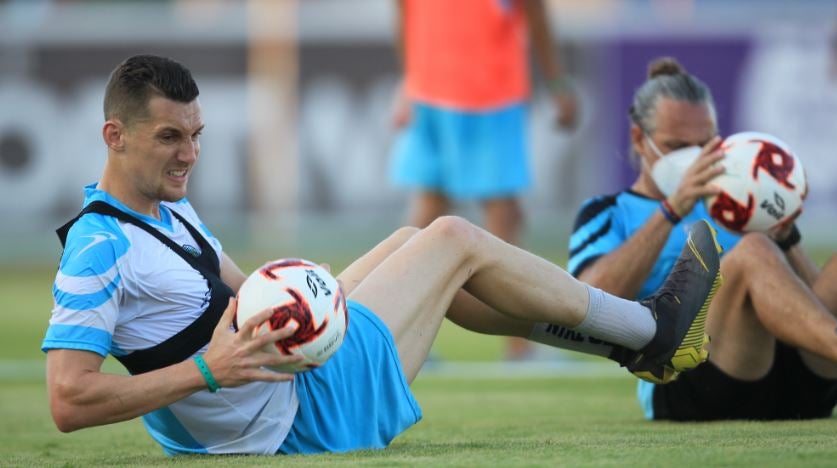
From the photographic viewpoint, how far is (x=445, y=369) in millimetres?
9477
---
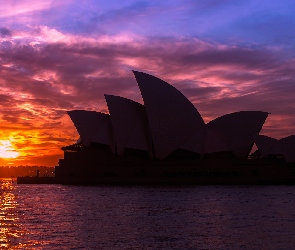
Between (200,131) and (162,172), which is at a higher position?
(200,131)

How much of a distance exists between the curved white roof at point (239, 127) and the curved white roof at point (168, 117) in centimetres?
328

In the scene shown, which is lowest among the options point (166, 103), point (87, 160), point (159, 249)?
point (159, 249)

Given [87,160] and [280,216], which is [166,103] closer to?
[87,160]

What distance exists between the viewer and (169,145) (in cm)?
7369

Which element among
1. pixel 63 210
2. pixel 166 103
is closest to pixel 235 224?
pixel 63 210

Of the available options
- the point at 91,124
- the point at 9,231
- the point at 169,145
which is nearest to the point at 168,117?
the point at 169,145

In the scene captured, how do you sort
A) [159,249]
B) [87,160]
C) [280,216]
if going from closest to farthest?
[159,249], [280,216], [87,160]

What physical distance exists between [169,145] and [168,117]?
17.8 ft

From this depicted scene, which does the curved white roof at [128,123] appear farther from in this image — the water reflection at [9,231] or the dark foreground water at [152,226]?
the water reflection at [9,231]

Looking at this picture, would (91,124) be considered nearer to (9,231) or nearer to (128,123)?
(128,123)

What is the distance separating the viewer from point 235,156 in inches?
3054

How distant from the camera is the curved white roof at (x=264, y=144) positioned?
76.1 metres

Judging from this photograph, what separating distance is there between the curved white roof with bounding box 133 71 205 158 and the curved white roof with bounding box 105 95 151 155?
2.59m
---
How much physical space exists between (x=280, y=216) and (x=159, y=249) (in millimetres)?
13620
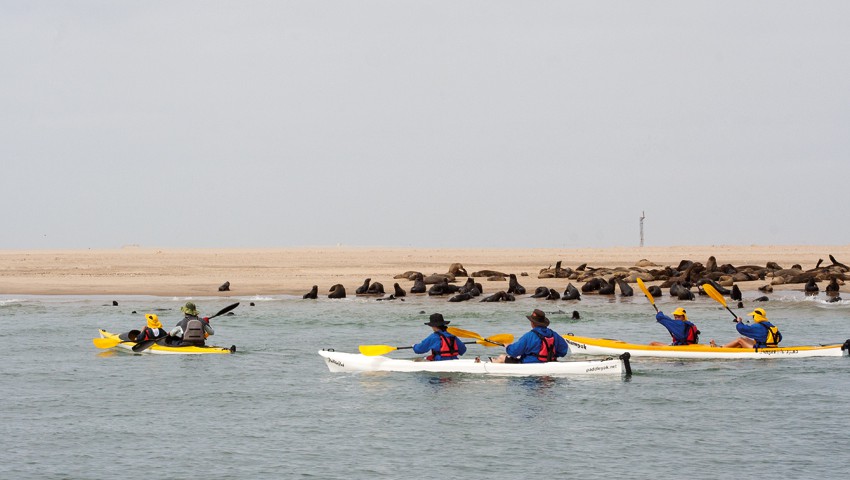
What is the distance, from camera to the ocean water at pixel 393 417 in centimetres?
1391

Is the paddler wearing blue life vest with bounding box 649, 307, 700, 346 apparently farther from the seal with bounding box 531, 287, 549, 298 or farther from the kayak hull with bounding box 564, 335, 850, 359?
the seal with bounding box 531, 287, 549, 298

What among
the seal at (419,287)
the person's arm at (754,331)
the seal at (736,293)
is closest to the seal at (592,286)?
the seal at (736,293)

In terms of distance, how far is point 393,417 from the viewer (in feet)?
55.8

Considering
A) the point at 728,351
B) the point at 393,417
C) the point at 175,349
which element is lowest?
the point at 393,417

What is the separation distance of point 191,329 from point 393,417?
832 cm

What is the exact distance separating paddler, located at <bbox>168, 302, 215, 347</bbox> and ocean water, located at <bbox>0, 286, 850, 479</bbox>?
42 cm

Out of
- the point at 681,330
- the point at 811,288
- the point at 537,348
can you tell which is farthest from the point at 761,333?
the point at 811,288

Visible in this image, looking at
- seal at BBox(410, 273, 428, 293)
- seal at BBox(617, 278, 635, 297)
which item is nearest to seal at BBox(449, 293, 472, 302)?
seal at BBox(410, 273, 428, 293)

_TASK TO CARRY OUT_.
Return every line of the records above that contains the string "element", matching case exactly.

_PROBLEM SOLUTION_.
Which element among
which element is lowest?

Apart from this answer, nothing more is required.